─── Information given ───

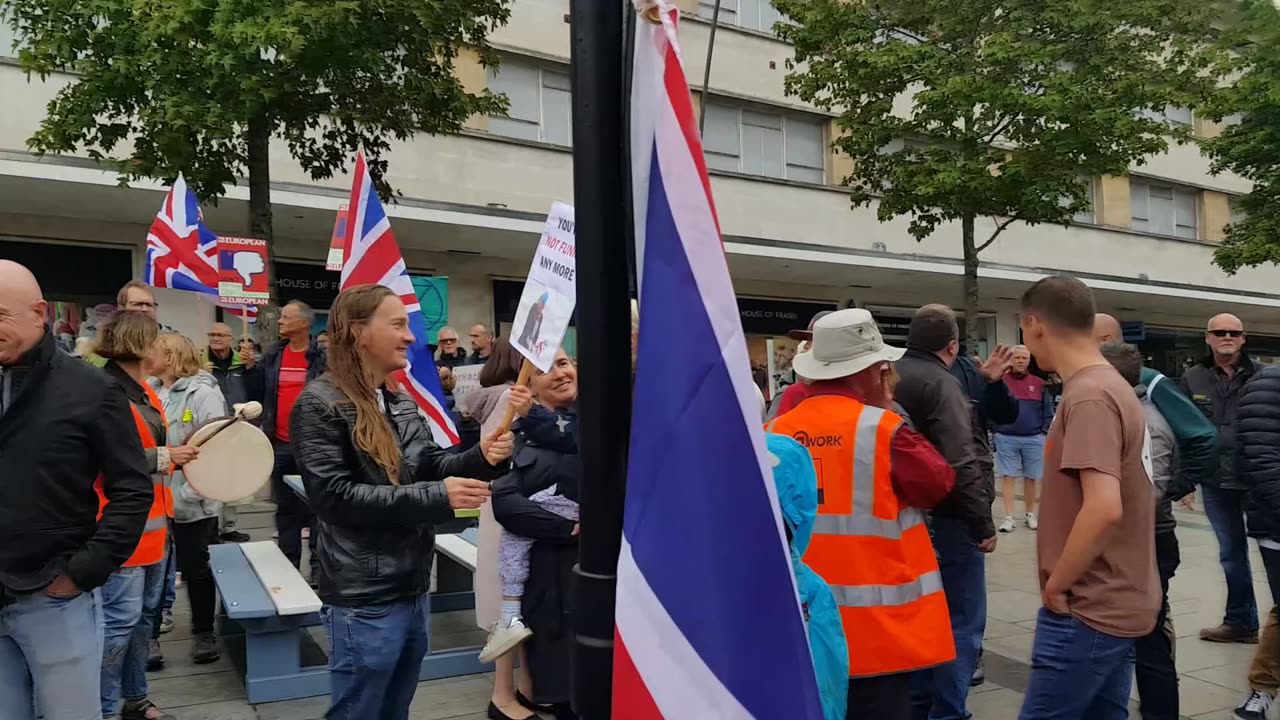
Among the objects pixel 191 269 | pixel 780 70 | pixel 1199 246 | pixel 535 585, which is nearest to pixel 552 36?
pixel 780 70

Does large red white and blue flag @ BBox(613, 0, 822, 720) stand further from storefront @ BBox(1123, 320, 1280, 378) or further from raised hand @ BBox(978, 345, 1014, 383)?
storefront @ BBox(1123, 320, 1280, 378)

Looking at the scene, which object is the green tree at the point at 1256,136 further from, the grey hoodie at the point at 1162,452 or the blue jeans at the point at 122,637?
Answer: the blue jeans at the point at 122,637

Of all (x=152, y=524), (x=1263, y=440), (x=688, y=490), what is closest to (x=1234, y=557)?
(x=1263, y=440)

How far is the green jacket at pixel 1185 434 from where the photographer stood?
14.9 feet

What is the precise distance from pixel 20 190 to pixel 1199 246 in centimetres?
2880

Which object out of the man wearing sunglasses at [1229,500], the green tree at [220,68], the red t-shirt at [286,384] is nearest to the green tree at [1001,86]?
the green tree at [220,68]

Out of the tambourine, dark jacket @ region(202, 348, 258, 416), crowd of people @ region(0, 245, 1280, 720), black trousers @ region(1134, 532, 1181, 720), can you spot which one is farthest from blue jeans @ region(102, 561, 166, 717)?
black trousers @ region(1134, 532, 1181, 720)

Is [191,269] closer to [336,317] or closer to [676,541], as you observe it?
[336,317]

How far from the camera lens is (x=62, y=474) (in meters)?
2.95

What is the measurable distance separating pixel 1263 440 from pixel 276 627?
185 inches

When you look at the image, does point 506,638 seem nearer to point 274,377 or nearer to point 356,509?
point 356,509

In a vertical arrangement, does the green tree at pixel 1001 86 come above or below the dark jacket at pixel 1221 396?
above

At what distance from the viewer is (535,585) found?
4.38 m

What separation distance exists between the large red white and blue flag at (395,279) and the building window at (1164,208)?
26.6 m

───

#### [Task requirements]
Reproduce verbatim the lines of the entries, beginning with the line that contains "What separation distance" and continuing through the final line of the entries.

#### [Expected answer]
What separation distance exists between the large red white and blue flag at (395,279) and the building window at (1164,208)?
26.6 m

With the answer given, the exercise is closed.